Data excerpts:
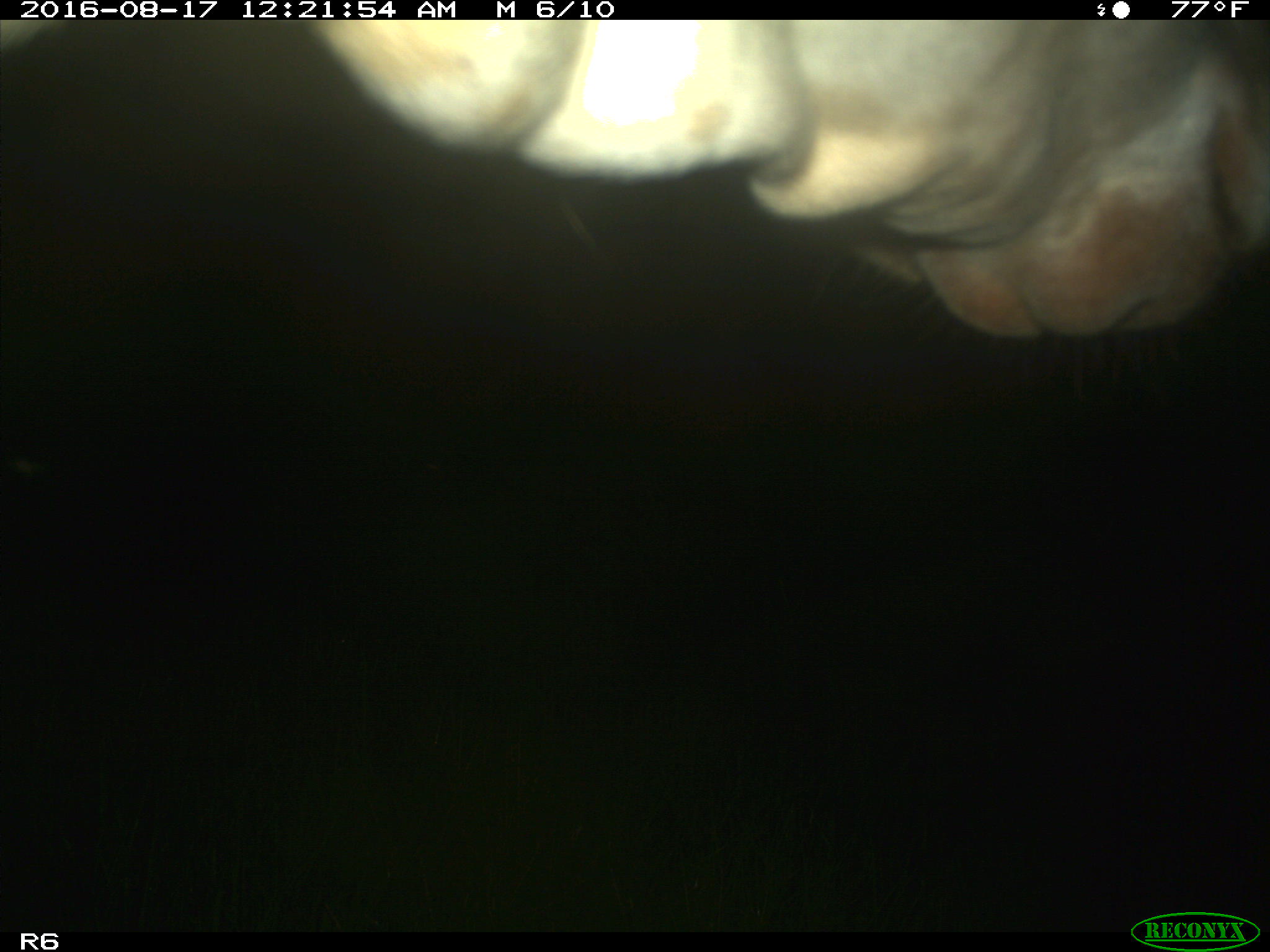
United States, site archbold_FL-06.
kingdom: Animalia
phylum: Chordata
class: Mammalia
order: Artiodactyla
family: Bovidae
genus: Bos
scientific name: Bos taurus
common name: domestic cow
Bos taurus (domestic cow).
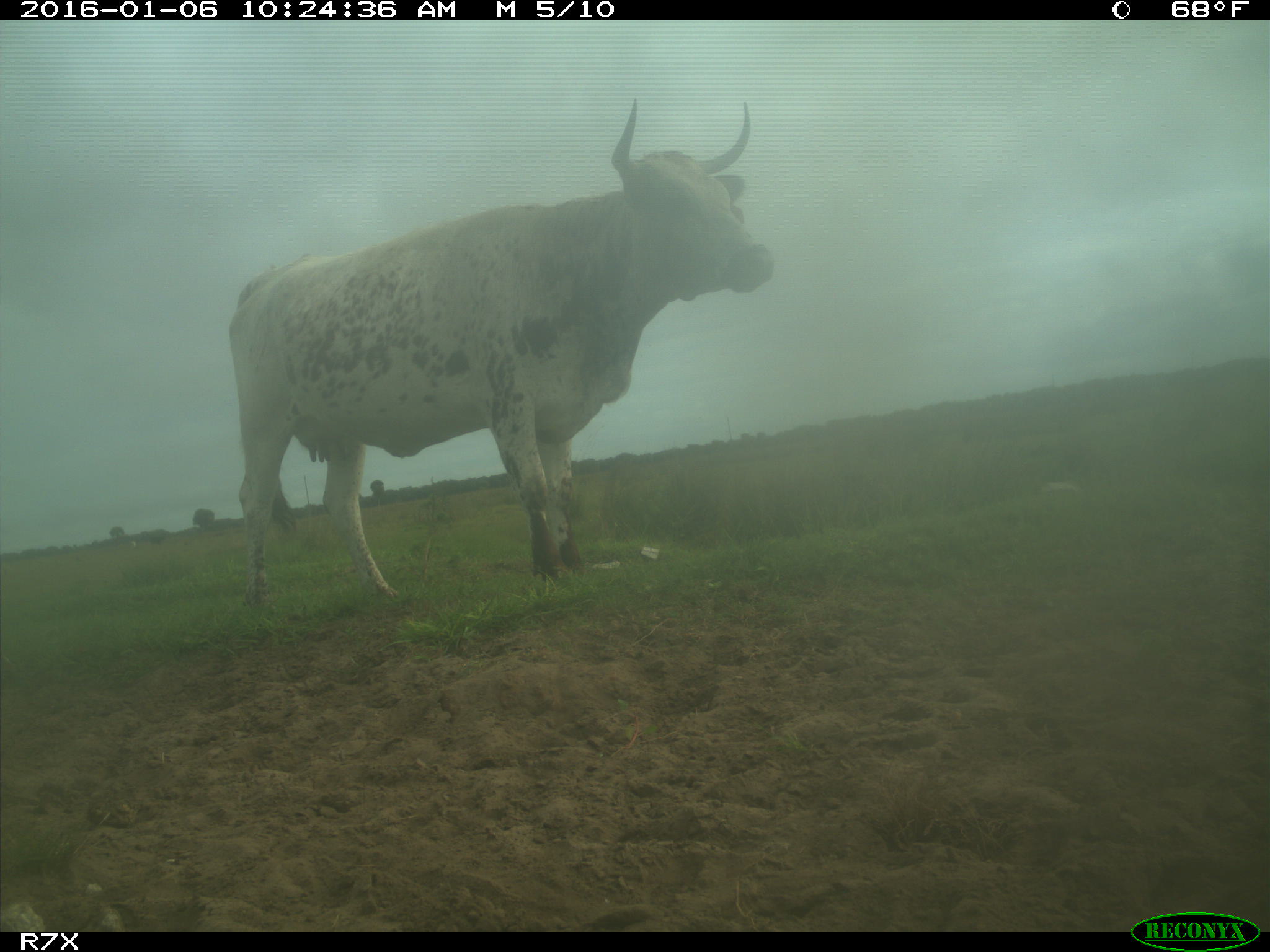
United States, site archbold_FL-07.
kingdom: Animalia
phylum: Chordata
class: Mammalia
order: Artiodactyla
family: Bovidae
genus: Bos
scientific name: Bos taurus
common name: domestic cow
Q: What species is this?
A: Bos taurus (domestic cow).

## Assigned task:
Each entry gets copied exactly; the pictures stay out.

## Exercise output:
United States, site archbold_FL-06.
kingdom: Animalia
phylum: Chordata
class: Mammalia
order: Artiodactyla
family: Bovidae
genus: Bos
scientific name: Bos taurus
common name: domestic cow
Bos taurus (domestic cow).
United States, site archbold_FL-07.
kingdom: Animalia
phylum: Chordata
class: Mammalia
order: Artiodactyla
family: Bovidae
genus: Bos
scientific name: Bos taurus
common name: domestic cow
Q: What species is this?
A: Bos taurus (domestic cow).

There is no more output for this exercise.